● **Stated goal 1**
Edit the records from their start through the line containing "30.1 metres", changing "image" to "photo" and keeping everything else the same. Omit the pictures.

● **Source excerpt**
'''
In his “Elegy in a Country Churchyard” Grey says “The plowman homeward plods his weary way”. Wow! Can’t you just hear his tired steps in that line? Can’t you just FEEL the slow shuffle of a poor working man who is exhausted after a hard day? The effect is created with the use of long syllables like “plods” and letters like w in sequnce.

Imagine getting a computer to understand that? :dubious: Good luck!

DragonAsh · November 23, 2006, 10:10pm

I am a professional translator (Japanese-English). I’m 38, and I also do not expect machine translation (ML) to give me anything resembling a run for my money in my lifetime, and not just for literary work. Japanese-English in particular will likely remain almost impossible for a machine to translate. Sentence subjects are optional, and are often omitted. There are no ‘plural’ forms of verbs. It can sometimes be hard to figure out what the text said unless you can actually ask the person who wrote it, not just another native speaker. Plus – the quality of machine translated text depends significantly on the quality of the source text.

And, as noted by others, context is everything. Consider a sentence in a report I worked on this morning:

光ファイバー獲得が順調なNTTに注目したい。

Babel Fish gives this as: We would like to observe to NTT whose optical fiber acquisition is favorable.

That’s what the text says. What it means is something a bit different, of course: the ‘optical fiber’ in the text is NTT’s B FLET’S, a fiber-based (FTTH) broadband service. The ‘favorable acquisition’ means strong subscriber growth. It would be almost impossible for a computer to ‘read between the lines’, as it were, to accurately fill in the missing information. And that’s just a basic, basic example that I didn’t even bat an eye at when I came across it.

I suspect there will be uses for ML, depending on either language pair (I would guess that closely related languages such as Spanish/French/Italian/English would be comparatively easier) or context (menus, documents consisting only of lists of words in a tightly defined field, etc.). Or maybe ‘general gist’ translations, where text is run through software to see if it should be properly translated.
'''
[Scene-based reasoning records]
'''
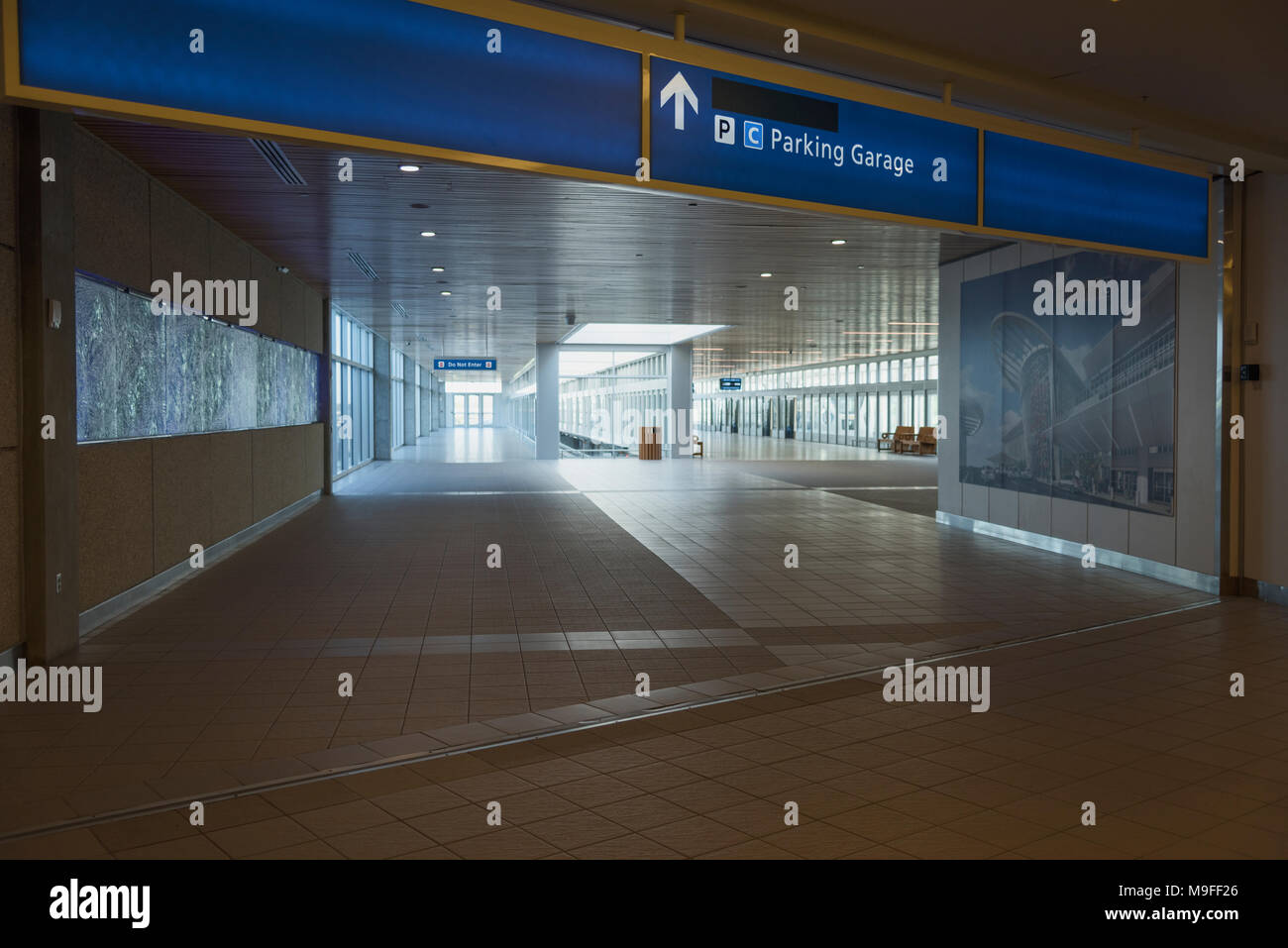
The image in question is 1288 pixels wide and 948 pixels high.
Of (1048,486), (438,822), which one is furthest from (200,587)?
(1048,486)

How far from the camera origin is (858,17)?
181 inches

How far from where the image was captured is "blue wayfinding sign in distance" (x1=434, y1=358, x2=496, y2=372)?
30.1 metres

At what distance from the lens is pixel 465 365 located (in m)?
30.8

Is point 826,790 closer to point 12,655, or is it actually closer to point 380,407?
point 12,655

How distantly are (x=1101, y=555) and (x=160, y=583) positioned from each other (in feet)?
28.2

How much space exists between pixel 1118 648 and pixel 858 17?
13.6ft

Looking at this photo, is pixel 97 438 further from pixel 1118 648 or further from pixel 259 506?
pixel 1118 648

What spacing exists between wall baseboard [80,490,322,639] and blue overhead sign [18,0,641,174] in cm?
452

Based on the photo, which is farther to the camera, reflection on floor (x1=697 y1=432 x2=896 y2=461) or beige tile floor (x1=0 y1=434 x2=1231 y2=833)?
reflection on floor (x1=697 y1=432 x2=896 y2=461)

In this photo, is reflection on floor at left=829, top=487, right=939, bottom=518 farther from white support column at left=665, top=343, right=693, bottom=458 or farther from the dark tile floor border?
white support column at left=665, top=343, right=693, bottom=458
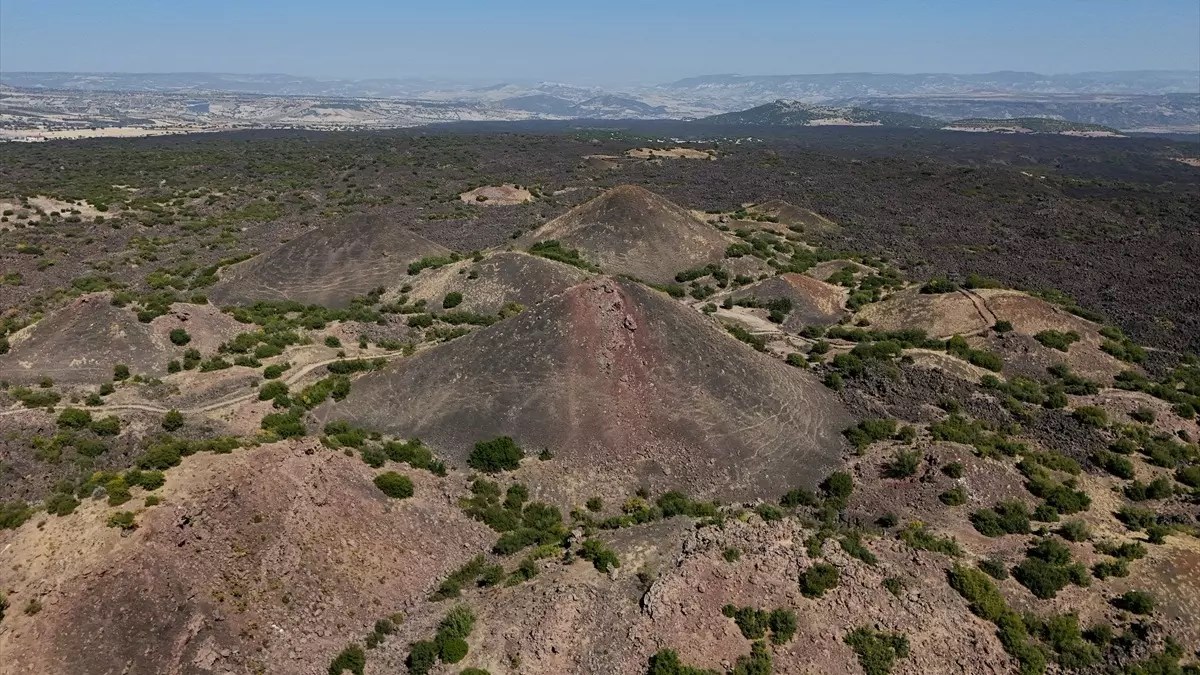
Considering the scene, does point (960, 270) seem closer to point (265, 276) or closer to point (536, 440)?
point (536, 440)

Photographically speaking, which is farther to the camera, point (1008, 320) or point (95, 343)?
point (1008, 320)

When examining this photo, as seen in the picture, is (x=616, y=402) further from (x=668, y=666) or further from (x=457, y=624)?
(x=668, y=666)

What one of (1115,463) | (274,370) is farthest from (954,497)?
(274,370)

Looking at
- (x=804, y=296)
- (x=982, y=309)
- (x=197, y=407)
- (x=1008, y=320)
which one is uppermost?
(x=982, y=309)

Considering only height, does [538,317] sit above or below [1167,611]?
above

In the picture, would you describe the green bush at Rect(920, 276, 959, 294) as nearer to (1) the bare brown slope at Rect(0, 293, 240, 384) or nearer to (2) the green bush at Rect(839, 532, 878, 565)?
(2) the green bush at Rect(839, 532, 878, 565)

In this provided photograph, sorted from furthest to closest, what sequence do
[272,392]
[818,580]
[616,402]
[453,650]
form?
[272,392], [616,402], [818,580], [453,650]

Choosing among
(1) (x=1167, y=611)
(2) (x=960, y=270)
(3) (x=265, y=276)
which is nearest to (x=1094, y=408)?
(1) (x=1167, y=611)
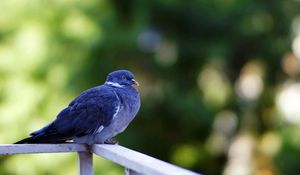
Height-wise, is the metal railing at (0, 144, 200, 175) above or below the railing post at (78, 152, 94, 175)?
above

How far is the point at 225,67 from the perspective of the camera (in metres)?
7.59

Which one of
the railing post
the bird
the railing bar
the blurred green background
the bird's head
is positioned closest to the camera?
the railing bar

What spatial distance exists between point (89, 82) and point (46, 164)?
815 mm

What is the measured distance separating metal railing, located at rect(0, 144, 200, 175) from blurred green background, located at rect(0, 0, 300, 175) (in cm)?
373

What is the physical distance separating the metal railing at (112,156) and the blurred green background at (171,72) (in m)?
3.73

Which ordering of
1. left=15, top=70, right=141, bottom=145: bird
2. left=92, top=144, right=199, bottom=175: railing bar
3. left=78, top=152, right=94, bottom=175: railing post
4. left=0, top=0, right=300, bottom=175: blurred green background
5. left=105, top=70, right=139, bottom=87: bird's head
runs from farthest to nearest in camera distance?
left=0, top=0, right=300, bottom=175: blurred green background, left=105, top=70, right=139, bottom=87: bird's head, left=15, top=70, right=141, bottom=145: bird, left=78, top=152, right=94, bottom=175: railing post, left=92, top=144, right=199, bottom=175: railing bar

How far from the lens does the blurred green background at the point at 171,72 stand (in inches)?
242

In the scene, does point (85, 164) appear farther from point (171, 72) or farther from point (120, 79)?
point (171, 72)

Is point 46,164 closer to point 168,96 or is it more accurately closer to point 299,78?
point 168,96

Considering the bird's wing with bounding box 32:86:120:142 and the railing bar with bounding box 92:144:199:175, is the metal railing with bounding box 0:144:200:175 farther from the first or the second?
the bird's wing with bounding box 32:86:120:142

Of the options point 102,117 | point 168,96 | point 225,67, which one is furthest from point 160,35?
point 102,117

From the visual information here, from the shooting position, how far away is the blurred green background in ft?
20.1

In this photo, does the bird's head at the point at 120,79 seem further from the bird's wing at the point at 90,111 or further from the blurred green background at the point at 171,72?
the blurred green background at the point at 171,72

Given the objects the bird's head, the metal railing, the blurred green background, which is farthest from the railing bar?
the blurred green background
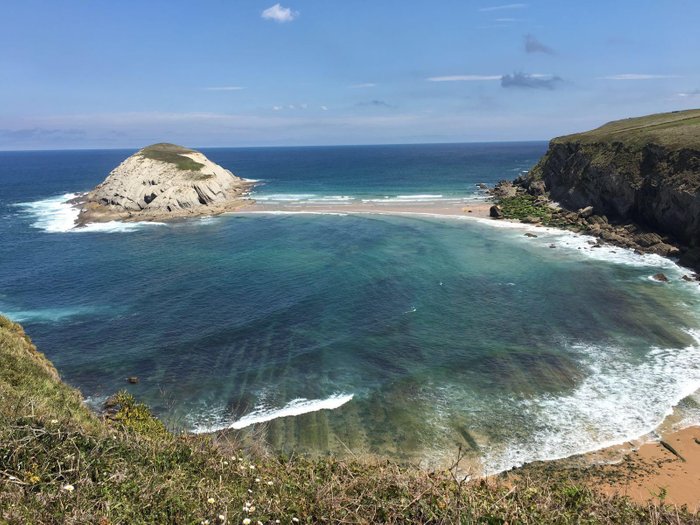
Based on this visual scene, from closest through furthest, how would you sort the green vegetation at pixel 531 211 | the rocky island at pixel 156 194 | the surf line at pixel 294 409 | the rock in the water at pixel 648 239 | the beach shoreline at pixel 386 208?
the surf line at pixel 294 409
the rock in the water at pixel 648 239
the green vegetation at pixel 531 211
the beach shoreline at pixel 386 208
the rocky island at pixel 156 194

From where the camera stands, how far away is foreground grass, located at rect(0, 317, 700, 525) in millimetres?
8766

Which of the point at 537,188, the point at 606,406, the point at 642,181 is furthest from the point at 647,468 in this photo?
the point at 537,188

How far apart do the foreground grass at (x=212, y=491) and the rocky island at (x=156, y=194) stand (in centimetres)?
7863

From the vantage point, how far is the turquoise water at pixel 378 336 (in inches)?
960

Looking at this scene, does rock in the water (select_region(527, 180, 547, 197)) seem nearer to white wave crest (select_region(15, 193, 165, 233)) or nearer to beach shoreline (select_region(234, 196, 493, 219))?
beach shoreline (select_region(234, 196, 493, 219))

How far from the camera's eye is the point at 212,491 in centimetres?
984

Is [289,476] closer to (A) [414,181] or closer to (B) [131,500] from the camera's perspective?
'''
● **Stated goal 2**
Reproduce the passage of the machine translation discussion from "I am a professional" to "acquisition is favorable." word for word.

● **Correct output 1**
The photo in question is 1288 pixels wide and 948 pixels high.
Of (1048,486), (438,822), which one is furthest from (200,587)?
(1048,486)

How far from the camera origin is (858,17)?
181 inches

How far from where the photo was captured is "blue wayfinding sign in distance" (x1=434, y1=358, x2=496, y2=372)?
30.1 metres

● **Correct output 2**
I am a professional translator (Japanese-English). I’m 38, and I also do not expect machine translation (ML) to give me anything resembling a run for my money in my lifetime, and not just for literary work. Japanese-English in particular will likely remain almost impossible for a machine to translate. Sentence subjects are optional, and are often omitted. There are no ‘plural’ forms of verbs. It can sometimes be hard to figure out what the text said unless you can actually ask the person who wrote it, not just another native speaker. Plus – the quality of machine translated text depends significantly on the quality of the source text.

And, as noted by others, context is everything. Consider a sentence in a report I worked on this morning:

光ファイバー獲得が順調なNTTに注目したい。

Babel Fish gives this as: We would like to observe to NTT whose optical fiber acquisition is favorable.